→ **PROVIDED PASSAGE**
::::::
The ringside bag is a handy, organized backpack or tote that can be taken with you from your trailer or where your horse is stabled to the show ring. A well-packed bag contains every item you might need during your warmup or right before you go into the ring, like extra tack or grooming tools for emergency touch-ups.

Having a ringside bag is essential for amateur and professional riders alike. They come in handy whether you’re a career groom, just volunteering for your barn or riding organization, cheering on your child or friends, grooming for yourself, or if you’re simply the one who always ends up down at the ring, holding everyone’s stuff!

Here are a few tips and key items to help you prevail against showground chaos this season.

How to Pack

There are many different styles and brands of ringside bag on the market, but you can also use any sturdy, preferably waterproof bag. A backpack is generally more popular because it’s hands-free and has more room and pockets.

When packing, avoid having loose items floating around your bag. Instead, buy a few zippered pouches from a dollar store or reuse old makeup bags, mesh bags, or other miscellaneous bags you have lying around the house to organize items into groups. Smaller bags also help to keep dirty boots and spurs separate and can even be tied to the outside of your bag.

Personalizing your bag can be useful, but it can also be fun and show team spirit. Don’t forget to add your lucky keychain or other talisman.

What to Pack


Towels occupy their own category because they are far and away the number-one ringside item of choice for professional grooms. If you bring nothing else to the ringside, bring a towel!

A towel can be used for a quick wipe down of warm-up ring dust. It’s a great way to rub off mud and sand from the undersides of the girth and your horse’s belly, and also from boots, your saddle pad, helmet, or jacket. It can be used to scrub off foam and slobber stains on horses’ necks and chests or around the bit.
::::::
→ **EXERCISE TASKS**
A – Quote the stretch of the passage on ringside bags from "Personalizing your bag" through "around the bit." word for word.
B – According to the passage on ringside bags, what makes a backpack the more popular choice?

Records drawn from a dataset:
::::::
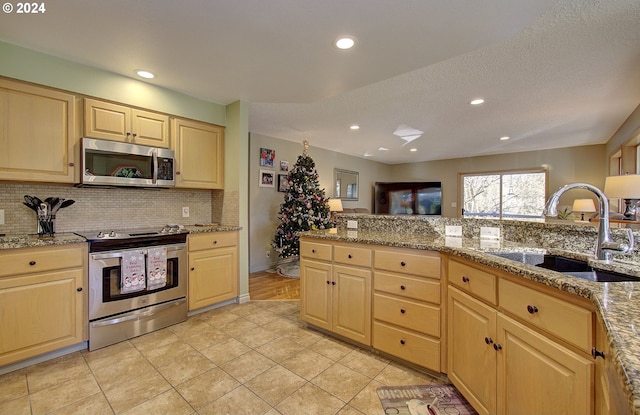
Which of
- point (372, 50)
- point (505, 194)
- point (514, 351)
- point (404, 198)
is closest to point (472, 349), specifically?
point (514, 351)

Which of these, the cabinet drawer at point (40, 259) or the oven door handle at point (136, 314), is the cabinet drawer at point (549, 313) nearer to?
the oven door handle at point (136, 314)

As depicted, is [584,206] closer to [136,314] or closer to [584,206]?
[584,206]

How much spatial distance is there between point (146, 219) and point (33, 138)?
1131 mm

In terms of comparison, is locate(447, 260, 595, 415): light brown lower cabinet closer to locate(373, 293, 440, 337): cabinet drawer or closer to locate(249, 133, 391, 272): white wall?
locate(373, 293, 440, 337): cabinet drawer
::::::
→ **SOLUTIONS BY TASK**
A –
Personalizing your bag can be useful, but it can also be fun and show team spirit. Don’t forget to add your lucky keychain or other talisman.

What to Pack


Towels occupy their own category because they are far and away the number-one ringside item of choice for professional grooms. If you bring nothing else to the ringside, bring a towel!

A towel can be used for a quick wipe down of warm-up ring dust. It’s a great way to rub off mud and sand from the undersides of the girth and your horse’s belly, and also from boots, your saddle pad, helmet, or jacket. It can be used to scrub off foam and slobber stains on horses’ necks and chests or around the bit.

B – It's hands-free and has more room and pockets.